Extract provided:
Conventionally, the temperature of the electrodes in blood gas analyzers is maintained at 37°C, but rarely is a patient's body temperature exactly this temperature (see Chapter 41 ). A blood gas sample from a patient is warmed or cooled to 37°C before analysis. Temperature changes cause alterations in gas solubility in plasma and O2 affinity for hemoglobin. Because solubility and Hb-O2 affinity decrease as temperature rises (and vice versa), if a syringe of blood is gas tight and no bubbles are present, heating the sample will elevate blood gas tensions and reduce the pH; cooling the sample will cause the reverse. Several algorithms exist for temperature correction, allowing the true partial pressure, predictive of physical and chemical activity at the tissue, to be calculated ( Table 36-1 ).
Figure 36-8
Temperature correction of blood PO2
:
percentage error of PO2
measurement at
various body temperatures with the blood gas electrode at 37°C. If the patient's
temperature is 20°C, a PO2
measurement
performed at 37°C would overestimate the true value by more than 200%. The curves
demonstrate that the percentage of error is greater for venous values (PO2
< 100 mm Hg) than for arterial measurements (PO2
> 300 mm Hg). (Adapted from Camporesi EM, Moon RE: Arterial blood gas
values should be corrected for body temperature during hypothermia. In
Fyman PN, Gotta AW [eds]: Controversies in Cardiovascular Anesthesia. Boston, Kluwer
Academic Publishers, 1988, p 35.)
Application of the equation for PO2 is shown in Figure 36-6 . The PO2 derived from a 37°C electrode is overestimated if the patient is hypothermic and underestimated if the patient is febrile. At high PO2 values (>400 mm Hg) the effect is small, because hemoglobin is fully saturated in this region. At PO2 values below 100 mm Hg, however, the degree of overestimation may be significant. For example, at a patient temperature of 30°C and a PO2 below 80 mm Hg, the true PO2 is overestimated by about 60% unless temperature correction is applied ( Fig. 36-8 ).
Available evidence indicates that, during hypothermia, corrected arterial pH should be maintained in the alkalotic range (i.e., maintain uncorrected pH close to 7.4) (see Chapter 41 ). In contrast, the analysis previously presented suggests that PO2 values should be corrected for temperature.[42]

Required tasks:
(1) In the passage on blood gas temperature correction, at what temperature are the electrodes in blood gas analyzers conventionally maintained?
(2) Rewrite the part of the passage on blood gas temperature correction that begins at the words "Conventionally, the temperature" and stops after "Table 36-1 ).", changing "syringe" to "sample tube".

Data extract:
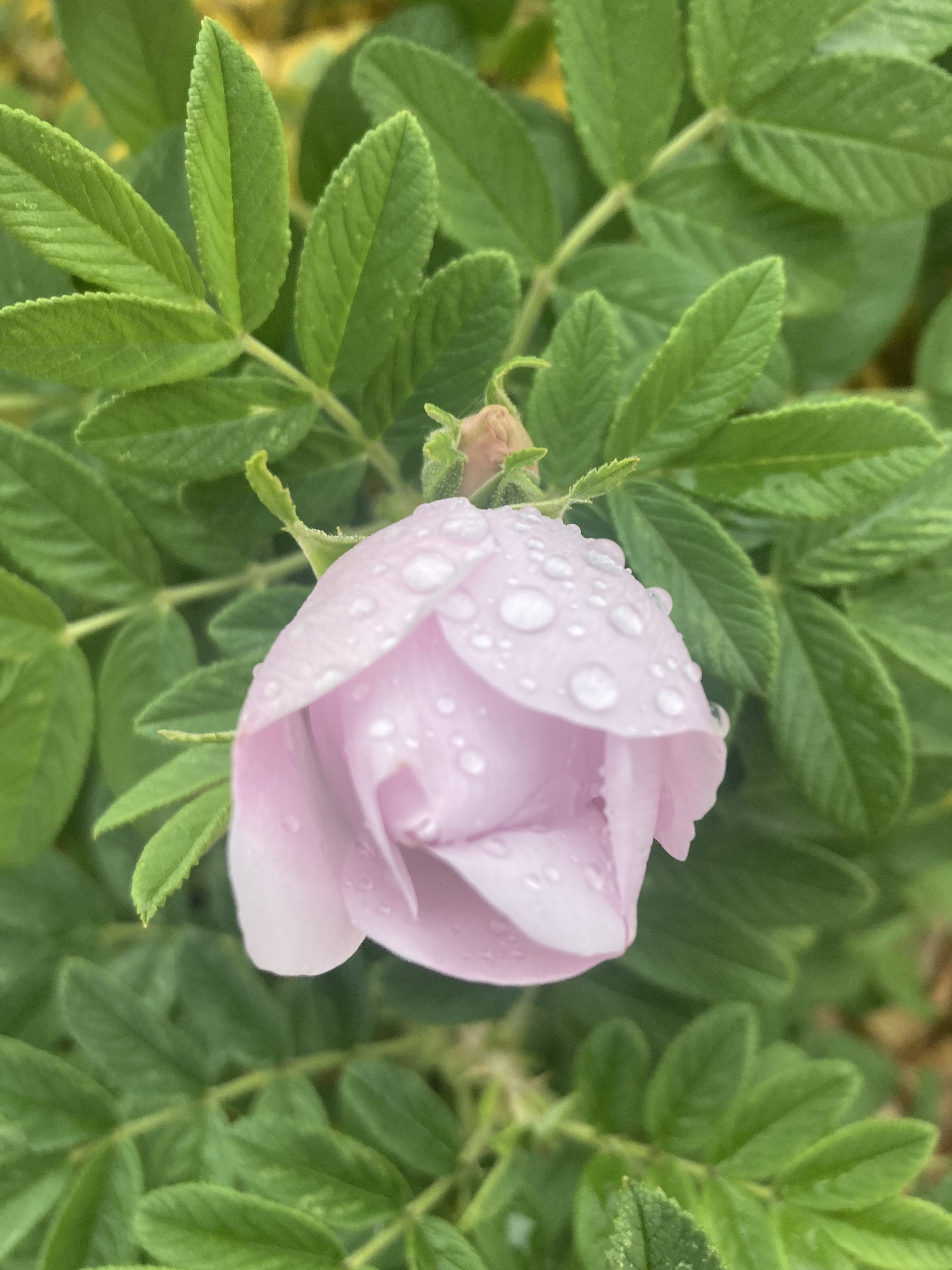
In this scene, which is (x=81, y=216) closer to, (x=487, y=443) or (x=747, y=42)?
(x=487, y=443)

---

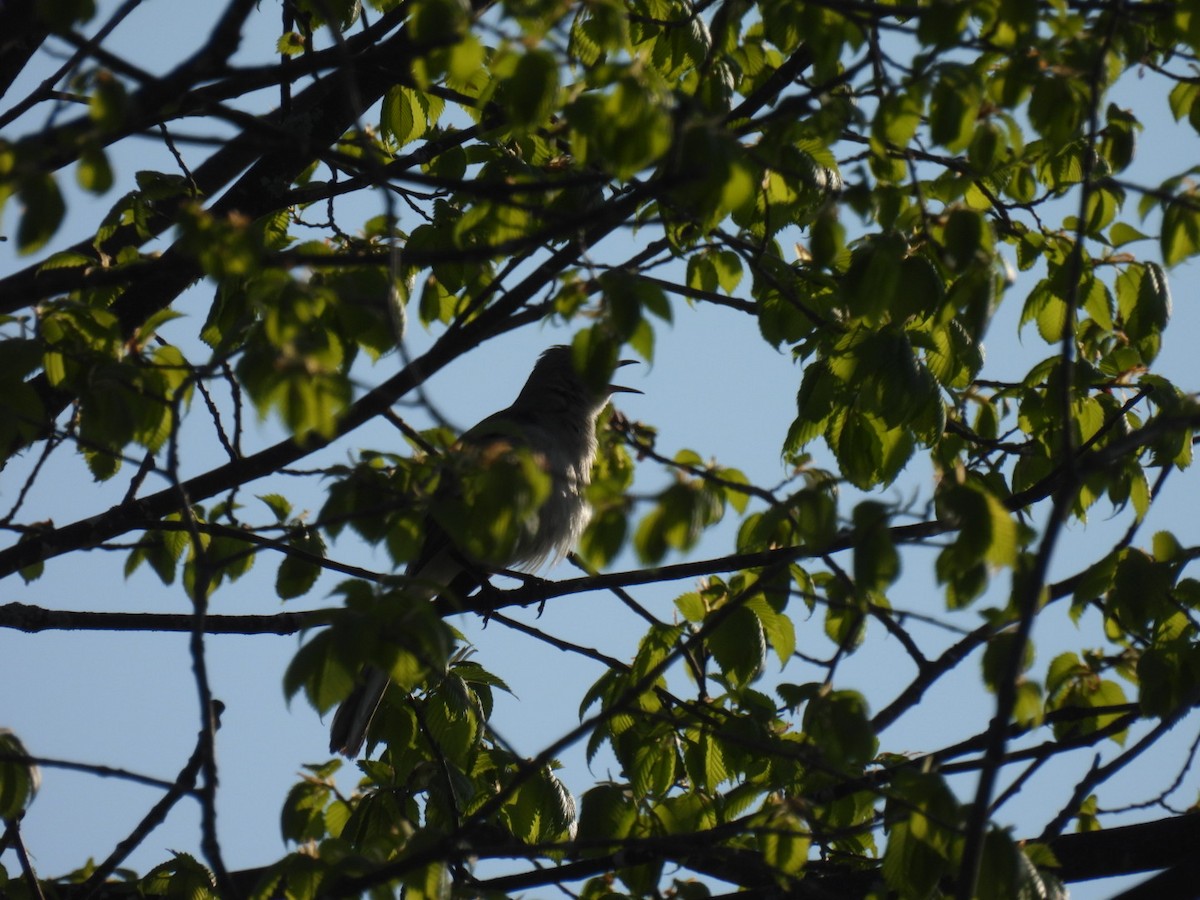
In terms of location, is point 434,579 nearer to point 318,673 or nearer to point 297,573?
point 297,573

Numbered answers:
(1) 37°C

(2)
Conventionally, the temperature of the electrodes in blood gas analyzers is maintained at 37°C, but rarely is a patient's body temperature exactly this temperature (see Chapter 41 ). A blood gas sample from a patient is warmed or cooled to 37°C before analysis. Temperature changes cause alterations in gas solubility in plasma and O2 affinity for hemoglobin. Because solubility and Hb-O2 affinity decrease as temperature rises (and vice versa), if a sample tube of blood is gas tight and no bubbles are present, heating the sample will elevate blood gas tensions and reduce the pH; cooling the sample will cause the reverse. Several algorithms exist for temperature correction, allowing the true partial pressure, predictive of physical and chemical activity at the tissue, to be calculated ( Table 36-1 ).